Now that's a familiar name. That's the guy who told me that we're not going to boot up anymore. It is old enough to not even have a version number.

The loader on the bootpool:
> strings /tmp/bootpool/boot/loader.efi | grep FreeBSD | grep EFI
FreeBSD/amd64 EFI loader. Revision 1.1


And the loader in the memstick /boot:
> strings /boot/loader.efi | grep FreeBSD | grep EFI
DFreeBSD/amd64 EFI loader. Revision 3.0



boot1.efi in the EFI System Partition
There was no boot1.efi in my ESP. They only contained two files:

> ls /tmp/ada0efi/EFI/BOOT
BOOTX64.EFI STARTUP.NSH


I guess that is something that isn't always present. Or at least my system does not seem to use it.

Also, under the EFI/ directory I only had a BOOT/ folder. And I do not have an efi/freebsd/ folder that I see people mentioning in various articles and discussions. Not sure what's going on with that.

You should try updating them. Using the binaries from FreeBSD 14.2 should work well.
This was the solution.

Resolution: Updating the ESP loaders​

This project took a lot of research time to plan this out. I was unfamiliar with this process, and it's further complicated by doing the work in a USB memstick live environment. I could only find accounts of people who did this from a working system. The process is mostly based on the loader.efi(8) man page, the thread Jose linked, this thread about mounting an ESP, and this article - adapted to work in memstick mode.

The memstick image must be as new or newer than the version of the system operating system. This is required so that the new loader is a version with support for all of the features in the system OS.

Bash:
# mount bootpool somewhere I can write to in usb live environment
mkdir /tmp/bootpool
zpool import -R /tmp/bootpool bootpool    # may need -f on first run

# mount esp from both mirrors in a writeable folder
mkdir /tmp/ada0efi
mkdir /tmp/ada1efi
mount -t msdosfs /dev/ada0p1 /tmp/ada0efi
mount -t msdosfs /dev/ada1p1 /tmp/ada1efi

# backup originals
# IMPORTANT: the esp had a tiny partition size and can't hold two loader files - so backup esp files to bootpool
mv /tmp/bootpool/boot/loader.efi /tmp/bootpool/boot/loader.efi.BAK202505
mv /tmp/ada0efi/EFI/BOOT/BOOTX64.EFI /tmp/bootpool/boot/BOOTX64.EFI.ada0BAK202505
mv /tmp/ada1efi/EFI/BOOT/BOOTX64.EFI /tmp/bootpool/boot/BOOTX64.EFI.ada1BAK202505

# copy loader from memstick /boot to the bootpool and esp on both mirrors
cp /boot/loader.efi /tmp/bootpool/boot/loader.efi
cp /boot/loader.efi /tmp/ada0efi/EFI/BOOT/BOOTX64.EFI
cp /boot/loader.efi /tmp/ada1efi/EFI/BOOT/BOOTX64.EFI

# unmount bootpool and esp - probably not needed, but just to be safe
zfs umount bootpool
umount /tmp/ada0efi
umount /tmp/ada1efi

Aside: A fun time-waster problem that I encountered was cp complaining about an "input/output error" when I copied files to the ESP. I made backups in-place by renaming the existing files. Then copied the new loader over. I didn't understand the error -as it didn't explain what went wrong-, and the new file showed up with ls, so I gave it a go. It of course did not boot. After more diagnosis I noticed that the file size was not what was expected. The diff program said binary files differ. The cmp command did not see differences, but reached EOF. I used od to dump the files and diff them - where I discovered that the copied file had been truncated. It was missing a big chunk of data at the end. More investigation, and finally it occurs to me to df -h. Yep, the EFI system partition on my server with many terabytes of storage is... 766K. It was literally full since I had left a backup of the old loader.

Data section:
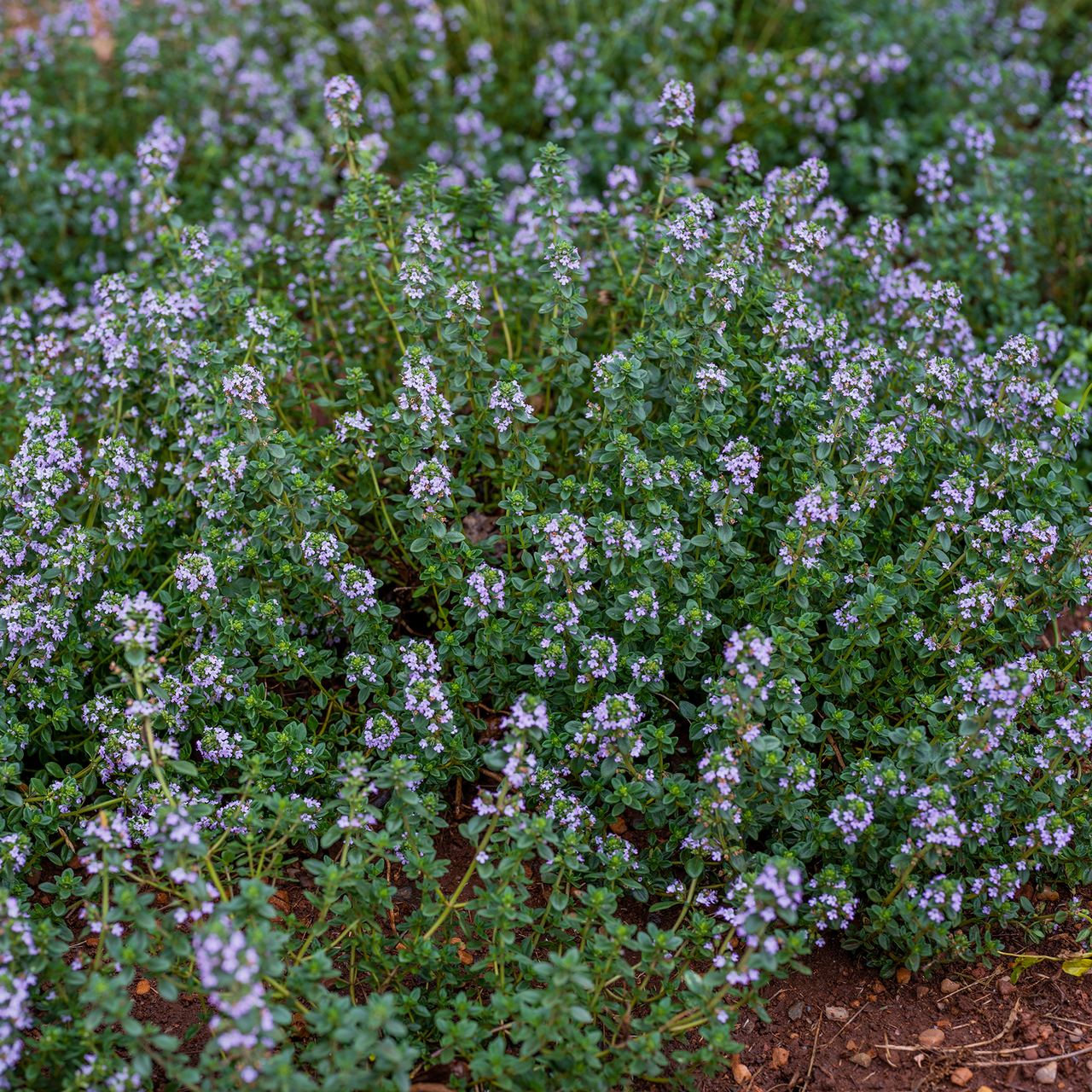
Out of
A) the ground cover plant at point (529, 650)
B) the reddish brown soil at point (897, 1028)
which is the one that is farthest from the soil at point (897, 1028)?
the ground cover plant at point (529, 650)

Work item: Continue the forum post about updating the FreeBSD EFI boot loaders, picking up after its final sentence.

Your response:
Lessons learned​

  • zpool upgrade can be dangerous - especially on boot/root filesystems. Don't do it just to silence the nag message in zpool status.
  • You need to manually upgrade the loader in the ESP when upgrading ZFS.
  • It's a good idea to do a test reboot after any such upgrade. Have a USB drive handy and be prepared for some pain if you missed a step.
I know that it is my own stupid fault, but I feel like this should be better called out. It's purely my mistake, but I had to make two mistakes for this to happen.
  1. Not realize that I needed to manually upgrade the ESP loader when doing a FreeBSD upgrade, and
  2. Not realize that zpool upgrade depends on the ESP loader version.
I did consult documentation before I did either of these tasks. If these requirements were called out somewhere then I missed them.

Update: This information was added to the handbook at some point.

Thanks everyone!​


My server is now back online - mostly. There are a couple other issues (likely caused by my testing and troubleshooting efforts), but it has passed the wont-boot problem.

Oh, and I can finally get my freebsd-version. It is 13.2-RELEASE.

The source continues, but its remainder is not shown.